§ Extracto del documento
--------------------------------

Tanto si disertaba en Europa como si iba de un lado a otro del Atlántico, revestido del prestigio adquirido, inatacable en su autoridad, presentando siempre la imagen ingrata del materialista, dispuesto a cualquier enfrentamiento, sin respeto ante nadie, Rahner era el adecuado abanderado del autocanibalismo católico. Enseñó a varias generaciones cómo consumir su fe mediante la lógica, el escepticismo y la desobediencia. Tan íntegra era su devoción al punto de vista antipapal y anticatólico que podría decirse que él se convirtió en su encarnación. Y tan efectivo fue Rahner en mantener su categoría teológica dentro de su congregación, que otorgó a aquel punto de vista una respetabilidad nueva, tanto dentro como fuera de la Compañía y de la Iglesia. 

Ningún superior jesuíta, ni en su país ni en Roma, le frenó jamás. Después de haber sido una prueba palpable de la extraña corrupción acaecida en el seno de la orden jesuítica, Rahner murió como había vivido, en un aura de honor entre sus colegas y superiores. A pesar de sus diferencias, los tres hombres aquí bosquejados (el científico de la sociopolítica, el guerrillero entusiasta y el profesor de teología) tipifican exhaustivamente la aberración de la Compañía. Es cierto que, en esta época, la Compañía de Jesús no está sola en su guerra contra el Papado. 

Ha sido imitada y secundada por muchos grupos, católicos y no católicos, religiosos y seglares, cada uno con sus propias razones para abrazar la idea de que una nueva Iglesia, el «pueblo de Dios», ha sustituido a la antigua Iglesia católica romana jerárquica. Pero fueron los jesuitas quienes abrieron este camino, fueron ellos quienes establecieron los más altos y continuados ejemplos de esta nueva actitud acerca del Romano Pontífice y los dogmas definidos por Roma, y son ellos quienes continúan trabajando en los límites más extremos de lo que sólo cabría denominar como política religiosa. Y así fue cómo el presente padre general de la Compañía de Jesús, Piet Hans Kolvenbach, pudo presentarse ante los jesuitas que le eligieron como cabeza de la orden en 1983 (el año en que James Francis Carney desapareció en una batalla en la selva y el año anterior a que Karl Rahner volviera a Dios) y prometerles con solemne confianza que, entre otras cosas, su tarea consistiría en asegurar la demanda de justicia elegida por los jesuitas y no apartarse de ella por las «quejas gimientes de los Papas».

--------------------------------

§ Extractos del listado
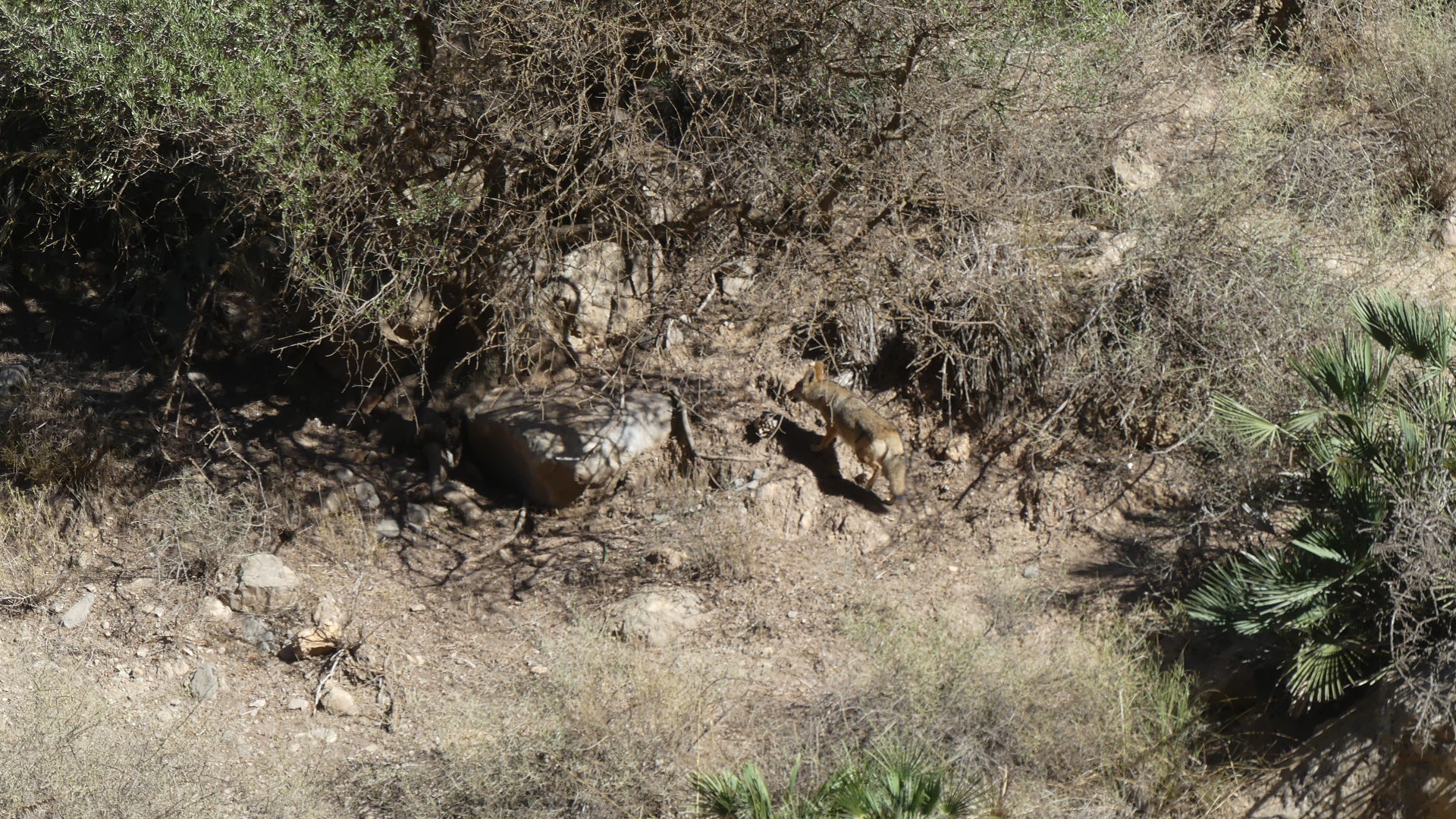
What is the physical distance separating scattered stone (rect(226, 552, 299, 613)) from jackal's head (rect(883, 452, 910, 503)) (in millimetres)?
3491

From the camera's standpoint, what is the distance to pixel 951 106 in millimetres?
6973

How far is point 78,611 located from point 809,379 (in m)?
4.42

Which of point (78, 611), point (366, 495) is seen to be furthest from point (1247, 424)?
point (78, 611)

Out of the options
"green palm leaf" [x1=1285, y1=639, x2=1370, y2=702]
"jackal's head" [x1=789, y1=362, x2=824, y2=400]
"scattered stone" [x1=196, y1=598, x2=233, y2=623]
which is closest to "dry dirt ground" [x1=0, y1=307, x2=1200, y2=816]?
"scattered stone" [x1=196, y1=598, x2=233, y2=623]

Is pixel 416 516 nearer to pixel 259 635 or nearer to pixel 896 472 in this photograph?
pixel 259 635

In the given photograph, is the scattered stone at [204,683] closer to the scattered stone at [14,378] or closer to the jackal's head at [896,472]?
the scattered stone at [14,378]

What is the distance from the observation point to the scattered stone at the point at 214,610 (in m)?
6.60

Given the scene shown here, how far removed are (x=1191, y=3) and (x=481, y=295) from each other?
661 cm

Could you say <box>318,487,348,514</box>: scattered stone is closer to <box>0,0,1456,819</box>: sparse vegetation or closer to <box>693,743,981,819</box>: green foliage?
<box>0,0,1456,819</box>: sparse vegetation

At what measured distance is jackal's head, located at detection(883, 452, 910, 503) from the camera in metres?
6.89

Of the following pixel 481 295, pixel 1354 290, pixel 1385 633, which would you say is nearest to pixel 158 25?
pixel 481 295

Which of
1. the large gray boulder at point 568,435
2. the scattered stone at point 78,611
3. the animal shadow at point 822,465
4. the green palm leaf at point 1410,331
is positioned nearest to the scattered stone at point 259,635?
the scattered stone at point 78,611

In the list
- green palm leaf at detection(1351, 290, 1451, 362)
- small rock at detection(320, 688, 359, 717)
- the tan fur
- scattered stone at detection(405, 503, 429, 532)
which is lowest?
small rock at detection(320, 688, 359, 717)

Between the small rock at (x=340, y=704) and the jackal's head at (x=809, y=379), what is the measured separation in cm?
311
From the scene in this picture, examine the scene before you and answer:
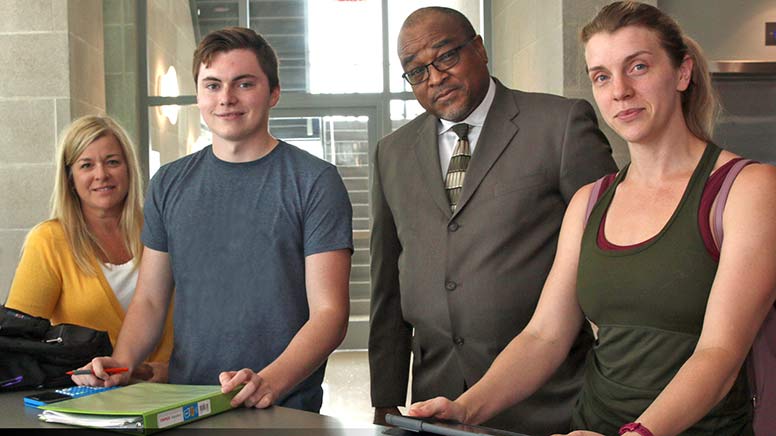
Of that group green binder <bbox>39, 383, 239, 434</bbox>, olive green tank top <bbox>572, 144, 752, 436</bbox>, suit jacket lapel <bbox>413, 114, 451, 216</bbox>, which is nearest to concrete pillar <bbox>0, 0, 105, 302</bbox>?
suit jacket lapel <bbox>413, 114, 451, 216</bbox>

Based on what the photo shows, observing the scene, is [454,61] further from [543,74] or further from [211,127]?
[543,74]

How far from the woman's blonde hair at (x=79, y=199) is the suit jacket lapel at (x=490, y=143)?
1109mm

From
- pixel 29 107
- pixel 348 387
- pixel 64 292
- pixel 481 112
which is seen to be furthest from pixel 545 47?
pixel 64 292

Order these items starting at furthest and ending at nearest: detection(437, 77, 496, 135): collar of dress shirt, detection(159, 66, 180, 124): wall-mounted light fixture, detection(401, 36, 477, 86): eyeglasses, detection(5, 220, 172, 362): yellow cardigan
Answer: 1. detection(159, 66, 180, 124): wall-mounted light fixture
2. detection(5, 220, 172, 362): yellow cardigan
3. detection(437, 77, 496, 135): collar of dress shirt
4. detection(401, 36, 477, 86): eyeglasses

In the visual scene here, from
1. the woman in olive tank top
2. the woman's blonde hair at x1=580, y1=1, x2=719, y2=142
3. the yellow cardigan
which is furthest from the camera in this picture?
the yellow cardigan

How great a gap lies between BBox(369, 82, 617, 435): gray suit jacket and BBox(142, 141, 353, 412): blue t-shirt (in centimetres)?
26

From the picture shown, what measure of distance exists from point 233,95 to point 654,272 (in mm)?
1074

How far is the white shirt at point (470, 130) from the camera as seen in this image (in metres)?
2.28

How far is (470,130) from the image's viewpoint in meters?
2.29

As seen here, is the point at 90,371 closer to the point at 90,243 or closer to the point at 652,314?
the point at 90,243

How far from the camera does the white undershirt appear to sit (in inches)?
102

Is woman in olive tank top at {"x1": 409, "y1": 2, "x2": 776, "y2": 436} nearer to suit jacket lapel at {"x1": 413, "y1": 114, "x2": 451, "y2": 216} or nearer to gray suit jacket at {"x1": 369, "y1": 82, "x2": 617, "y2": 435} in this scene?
gray suit jacket at {"x1": 369, "y1": 82, "x2": 617, "y2": 435}

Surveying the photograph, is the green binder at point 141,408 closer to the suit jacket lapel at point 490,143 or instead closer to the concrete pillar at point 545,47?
the suit jacket lapel at point 490,143

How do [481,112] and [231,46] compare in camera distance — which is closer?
[231,46]
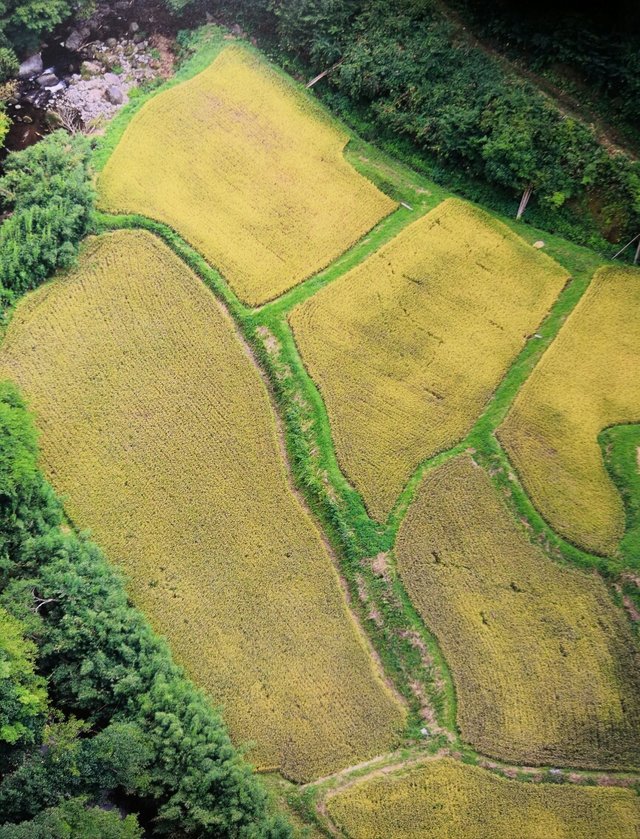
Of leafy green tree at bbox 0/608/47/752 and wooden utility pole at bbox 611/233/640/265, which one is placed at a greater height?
wooden utility pole at bbox 611/233/640/265

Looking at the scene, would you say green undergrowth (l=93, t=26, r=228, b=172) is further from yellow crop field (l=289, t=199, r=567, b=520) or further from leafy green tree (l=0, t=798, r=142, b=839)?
leafy green tree (l=0, t=798, r=142, b=839)

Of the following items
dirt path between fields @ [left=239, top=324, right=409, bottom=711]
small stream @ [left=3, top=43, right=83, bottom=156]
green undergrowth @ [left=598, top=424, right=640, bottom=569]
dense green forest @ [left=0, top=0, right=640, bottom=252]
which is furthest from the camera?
small stream @ [left=3, top=43, right=83, bottom=156]

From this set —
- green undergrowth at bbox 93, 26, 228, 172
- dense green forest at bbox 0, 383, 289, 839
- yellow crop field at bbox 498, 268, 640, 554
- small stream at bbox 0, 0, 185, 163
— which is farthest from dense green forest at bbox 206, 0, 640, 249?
dense green forest at bbox 0, 383, 289, 839

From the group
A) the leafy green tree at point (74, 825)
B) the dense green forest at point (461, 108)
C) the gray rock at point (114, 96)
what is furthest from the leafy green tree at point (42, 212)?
the leafy green tree at point (74, 825)

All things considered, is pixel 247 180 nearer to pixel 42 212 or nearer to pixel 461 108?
pixel 42 212

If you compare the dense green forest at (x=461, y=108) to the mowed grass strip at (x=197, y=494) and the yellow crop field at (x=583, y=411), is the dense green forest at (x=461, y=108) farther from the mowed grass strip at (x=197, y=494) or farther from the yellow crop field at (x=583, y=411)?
the mowed grass strip at (x=197, y=494)

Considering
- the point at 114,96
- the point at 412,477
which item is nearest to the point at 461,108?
the point at 412,477
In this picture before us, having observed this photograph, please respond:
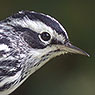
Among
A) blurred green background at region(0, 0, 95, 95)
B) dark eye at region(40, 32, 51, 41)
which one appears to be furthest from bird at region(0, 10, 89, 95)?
blurred green background at region(0, 0, 95, 95)

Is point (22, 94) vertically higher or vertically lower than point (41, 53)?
higher

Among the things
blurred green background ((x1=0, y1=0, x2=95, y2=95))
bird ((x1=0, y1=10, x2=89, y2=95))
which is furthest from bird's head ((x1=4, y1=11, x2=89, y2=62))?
blurred green background ((x1=0, y1=0, x2=95, y2=95))

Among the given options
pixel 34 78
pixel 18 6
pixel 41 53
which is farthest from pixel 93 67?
pixel 41 53

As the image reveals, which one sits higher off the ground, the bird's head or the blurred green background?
the blurred green background

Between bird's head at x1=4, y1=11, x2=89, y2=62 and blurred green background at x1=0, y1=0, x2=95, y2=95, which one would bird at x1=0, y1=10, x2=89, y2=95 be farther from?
blurred green background at x1=0, y1=0, x2=95, y2=95

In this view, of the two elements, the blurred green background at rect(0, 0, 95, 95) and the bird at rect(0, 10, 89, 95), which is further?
the blurred green background at rect(0, 0, 95, 95)

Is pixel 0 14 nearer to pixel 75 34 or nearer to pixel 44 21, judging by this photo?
pixel 75 34
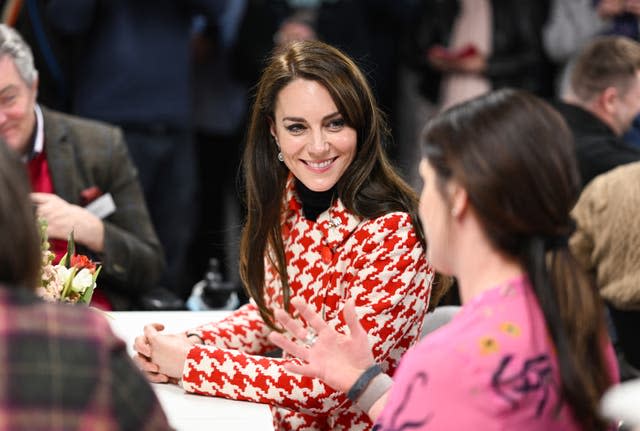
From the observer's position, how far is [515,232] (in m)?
1.75

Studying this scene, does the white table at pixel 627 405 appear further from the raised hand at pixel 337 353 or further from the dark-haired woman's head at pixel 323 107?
the dark-haired woman's head at pixel 323 107

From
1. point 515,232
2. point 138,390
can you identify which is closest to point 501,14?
point 515,232

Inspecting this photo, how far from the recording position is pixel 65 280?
2.48m

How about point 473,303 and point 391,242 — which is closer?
point 473,303

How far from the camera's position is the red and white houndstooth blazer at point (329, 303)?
246cm

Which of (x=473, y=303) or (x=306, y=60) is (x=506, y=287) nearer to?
(x=473, y=303)

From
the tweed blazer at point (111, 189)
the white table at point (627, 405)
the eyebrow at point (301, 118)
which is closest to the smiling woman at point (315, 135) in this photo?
the eyebrow at point (301, 118)

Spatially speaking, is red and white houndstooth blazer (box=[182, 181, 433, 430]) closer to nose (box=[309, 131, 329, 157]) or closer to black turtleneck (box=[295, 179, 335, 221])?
black turtleneck (box=[295, 179, 335, 221])

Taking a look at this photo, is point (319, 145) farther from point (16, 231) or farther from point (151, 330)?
point (16, 231)

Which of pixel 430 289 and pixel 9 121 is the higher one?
pixel 9 121

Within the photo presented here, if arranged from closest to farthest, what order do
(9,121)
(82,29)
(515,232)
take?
(515,232)
(9,121)
(82,29)

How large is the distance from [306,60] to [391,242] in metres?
0.51

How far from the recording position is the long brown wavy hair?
2.66 metres

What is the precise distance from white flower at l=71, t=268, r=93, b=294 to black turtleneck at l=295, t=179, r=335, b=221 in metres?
0.59
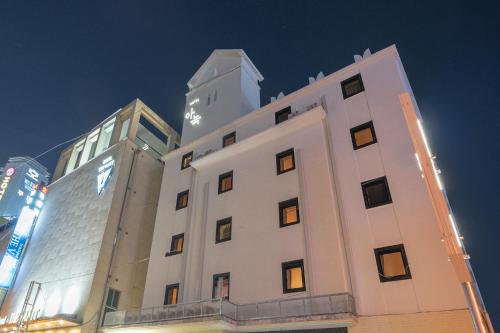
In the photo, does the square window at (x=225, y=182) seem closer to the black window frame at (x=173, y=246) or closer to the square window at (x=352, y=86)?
the black window frame at (x=173, y=246)

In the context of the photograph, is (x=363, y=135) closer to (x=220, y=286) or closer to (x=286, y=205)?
(x=286, y=205)

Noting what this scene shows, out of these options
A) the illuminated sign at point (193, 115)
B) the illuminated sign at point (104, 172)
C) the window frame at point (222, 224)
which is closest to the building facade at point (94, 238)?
the illuminated sign at point (104, 172)

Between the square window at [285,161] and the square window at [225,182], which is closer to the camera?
the square window at [285,161]

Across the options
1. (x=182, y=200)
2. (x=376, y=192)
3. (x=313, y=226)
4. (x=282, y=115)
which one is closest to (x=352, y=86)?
(x=282, y=115)

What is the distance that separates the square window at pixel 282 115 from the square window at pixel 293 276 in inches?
432

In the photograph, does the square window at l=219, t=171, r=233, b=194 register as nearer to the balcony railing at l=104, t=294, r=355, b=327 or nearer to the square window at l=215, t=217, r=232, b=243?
the square window at l=215, t=217, r=232, b=243

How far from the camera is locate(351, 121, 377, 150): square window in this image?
770 inches

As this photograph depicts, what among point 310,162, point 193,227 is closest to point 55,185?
point 193,227

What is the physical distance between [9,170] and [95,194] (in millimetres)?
60916

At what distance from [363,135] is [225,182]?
10.5 meters

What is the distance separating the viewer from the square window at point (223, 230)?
2256cm

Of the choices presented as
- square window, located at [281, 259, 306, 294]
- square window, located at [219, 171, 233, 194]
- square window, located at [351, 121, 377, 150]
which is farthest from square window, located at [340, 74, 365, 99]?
square window, located at [281, 259, 306, 294]

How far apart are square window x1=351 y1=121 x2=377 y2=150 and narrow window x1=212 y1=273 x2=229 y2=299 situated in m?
11.3

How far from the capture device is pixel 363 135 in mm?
20094
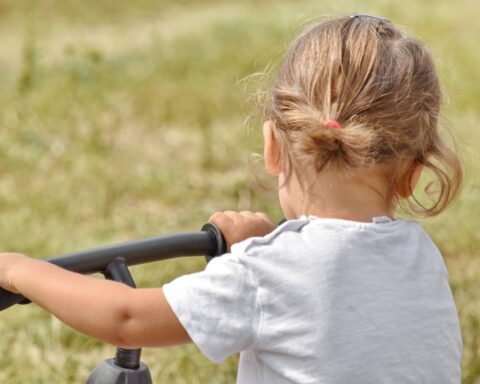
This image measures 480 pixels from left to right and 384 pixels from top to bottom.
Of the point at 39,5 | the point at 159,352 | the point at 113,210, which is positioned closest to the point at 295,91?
the point at 159,352

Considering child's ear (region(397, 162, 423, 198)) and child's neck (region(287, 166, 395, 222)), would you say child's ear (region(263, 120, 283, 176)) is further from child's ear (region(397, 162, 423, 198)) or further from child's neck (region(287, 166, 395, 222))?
child's ear (region(397, 162, 423, 198))

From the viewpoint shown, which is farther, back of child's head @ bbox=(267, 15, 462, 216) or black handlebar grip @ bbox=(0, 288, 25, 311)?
back of child's head @ bbox=(267, 15, 462, 216)

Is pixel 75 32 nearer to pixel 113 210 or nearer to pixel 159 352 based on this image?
pixel 113 210

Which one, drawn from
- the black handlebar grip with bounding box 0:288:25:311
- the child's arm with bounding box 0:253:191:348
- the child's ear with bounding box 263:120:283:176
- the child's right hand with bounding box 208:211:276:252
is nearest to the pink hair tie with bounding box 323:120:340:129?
the child's ear with bounding box 263:120:283:176

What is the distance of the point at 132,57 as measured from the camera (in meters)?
8.62

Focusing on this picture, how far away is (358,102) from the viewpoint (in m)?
1.92

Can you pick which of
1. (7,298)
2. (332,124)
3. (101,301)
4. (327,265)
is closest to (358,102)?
(332,124)

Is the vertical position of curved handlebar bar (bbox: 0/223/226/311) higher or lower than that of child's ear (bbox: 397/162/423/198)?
lower

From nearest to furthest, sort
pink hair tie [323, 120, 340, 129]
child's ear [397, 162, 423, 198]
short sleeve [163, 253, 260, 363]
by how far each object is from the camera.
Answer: short sleeve [163, 253, 260, 363] → pink hair tie [323, 120, 340, 129] → child's ear [397, 162, 423, 198]

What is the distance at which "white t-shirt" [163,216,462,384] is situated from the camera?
5.82ft

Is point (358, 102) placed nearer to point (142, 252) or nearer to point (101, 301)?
point (142, 252)

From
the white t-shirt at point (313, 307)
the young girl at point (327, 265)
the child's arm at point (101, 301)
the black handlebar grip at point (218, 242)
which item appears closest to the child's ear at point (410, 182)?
the young girl at point (327, 265)

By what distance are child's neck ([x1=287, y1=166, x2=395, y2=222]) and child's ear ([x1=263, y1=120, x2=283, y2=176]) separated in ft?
0.30

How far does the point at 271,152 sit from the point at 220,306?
361 millimetres
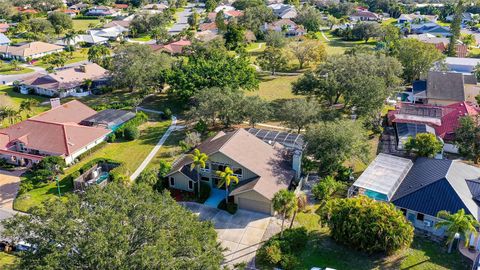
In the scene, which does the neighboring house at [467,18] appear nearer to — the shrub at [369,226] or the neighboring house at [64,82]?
the neighboring house at [64,82]

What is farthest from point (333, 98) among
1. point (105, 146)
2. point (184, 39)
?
point (184, 39)

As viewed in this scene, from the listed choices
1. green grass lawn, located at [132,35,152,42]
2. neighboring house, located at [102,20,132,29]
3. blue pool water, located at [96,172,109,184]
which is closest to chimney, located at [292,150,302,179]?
blue pool water, located at [96,172,109,184]

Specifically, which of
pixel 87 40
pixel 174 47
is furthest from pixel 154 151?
pixel 87 40

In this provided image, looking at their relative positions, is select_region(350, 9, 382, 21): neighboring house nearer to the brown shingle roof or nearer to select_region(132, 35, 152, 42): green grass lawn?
select_region(132, 35, 152, 42): green grass lawn

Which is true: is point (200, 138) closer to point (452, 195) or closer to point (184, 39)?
point (452, 195)

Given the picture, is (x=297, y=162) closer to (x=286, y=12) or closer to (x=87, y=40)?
(x=87, y=40)

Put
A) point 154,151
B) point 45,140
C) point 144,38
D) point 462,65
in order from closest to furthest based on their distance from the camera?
point 45,140 < point 154,151 < point 462,65 < point 144,38
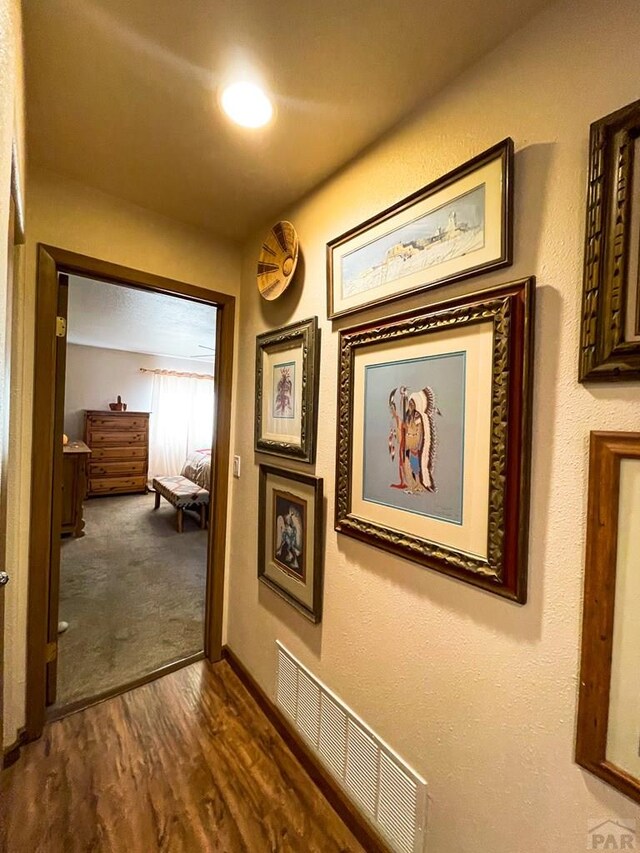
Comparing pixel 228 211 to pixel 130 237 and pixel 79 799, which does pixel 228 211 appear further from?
pixel 79 799

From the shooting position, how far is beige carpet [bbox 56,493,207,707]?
195cm

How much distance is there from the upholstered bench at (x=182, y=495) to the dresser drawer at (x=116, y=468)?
53.3 inches

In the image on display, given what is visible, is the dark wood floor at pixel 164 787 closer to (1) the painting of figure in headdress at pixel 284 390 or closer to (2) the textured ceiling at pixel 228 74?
(1) the painting of figure in headdress at pixel 284 390

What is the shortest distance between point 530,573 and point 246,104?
1528 millimetres

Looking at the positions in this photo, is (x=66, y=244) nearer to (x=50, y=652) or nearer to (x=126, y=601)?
(x=50, y=652)

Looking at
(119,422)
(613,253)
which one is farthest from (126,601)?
(119,422)

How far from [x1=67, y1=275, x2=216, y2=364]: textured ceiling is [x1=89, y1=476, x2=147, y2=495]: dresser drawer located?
6.92 feet

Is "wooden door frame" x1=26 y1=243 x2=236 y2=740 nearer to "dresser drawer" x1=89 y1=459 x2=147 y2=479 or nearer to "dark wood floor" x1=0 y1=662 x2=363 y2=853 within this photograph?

--------------------------------

§ Ejercicio propuesto A
En el texto sobre los jesuitas, sustituye "abanderado" por "portavoz" y copia el pasaje que comienza en "Tanto si disertaba" y acaba en "de la Iglesia.".
§ Ejercicio propuesto B
Enumera las personas que el texto sobre los jesuitas menciona por su nombre.
§ Ejercicio propuesto C
Prosigue el texto sobre los jesuitas a partir de su última oración.
El listado procede de otra fuente distinta.

§ Respuesta final A
Tanto si disertaba en Europa como si iba de un lado a otro del Atlántico, revestido del prestigio adquirido, inatacable en su autoridad, presentando siempre la imagen ingrata del materialista, dispuesto a cualquier enfrentamiento, sin respeto ante nadie, Rahner era el adecuado portavoz del autocanibalismo católico. Enseñó a varias generaciones cómo consumir su fe mediante la lógica, el escepticismo y la desobediencia. Tan íntegra era su devoción al punto de vista antipapal y anticatólico que podría decirse que él se convirtió en su encarnación. Y tan efectivo fue Rahner en mantener su categoría teológica dentro de su congregación, que otorgó a aquel punto de vista una respetabilidad nueva, tanto dentro como fuera de la Compañía y de la Iglesia.

§ Respuesta final B
Karl Rahner, James Francis Carney y Piet Hans Kolvenbach.

§ Respuesta final C
Cuando se habla de que la Compañía de Jesús de hoy está en guerra con el Papado, e incluso antes de que nos demos cuenta de cuán extraño y turbador viraje representa esto para un cuerpo de hombres que deben la mayor parte de la fama que tienen a sus logros y su reputación como «los hombres del Papa», no debemos pensar que esta orden religiosa de los jesuitas sea simplemente una organización humana más. Semejantes organizaciones tienen su auge, su declive, se fosilizan y a la postre desaparecen. La Compañía de Jesús fue fundada en 1540 por un vasco oscuro llamado íñigo de Loyola, más conocido por Ignacio de Loyola. Los jesuitas de íñigo no pueden ser situados a la par de cualquier otra organización, por la sencilla razón de que no conocemos ninguna organización, aislada, que haya superado a los jesuitas en los innumerables servicios hechos a la familia humana, incluso por encima de los realizados al Pontificado y a la Iglesia católica romana. Iñigo era un genio raro. 

Si Leonardo da Vinci, contemporáneo de Iñigo, hubiera diseñado una máquina, hasta en sus tornillos y clavijas, que hubiera resistido todas las pruebas del tiempo y las circunstancias cambiantes durante un período de cuatrocientos veinticinco años, la máquina sólo se hubiera desbaratado a costa de destruir el diseño original, ello no constituiría una maravilla más grande que la Compañía que ideó Iñigo. Porque, tal como él la creó (el modelo del jesuitismo, su estructura funcional, su devoción al Papado, su carácter y finalidades) la Compañía ha resistido todas las pruebas del tiempo y las circunstancias excepto una: la perversión de la norma, papel y espíritu que él le asignó. De otro modo, habría quedado acreditada su extraordinaria durabilidad.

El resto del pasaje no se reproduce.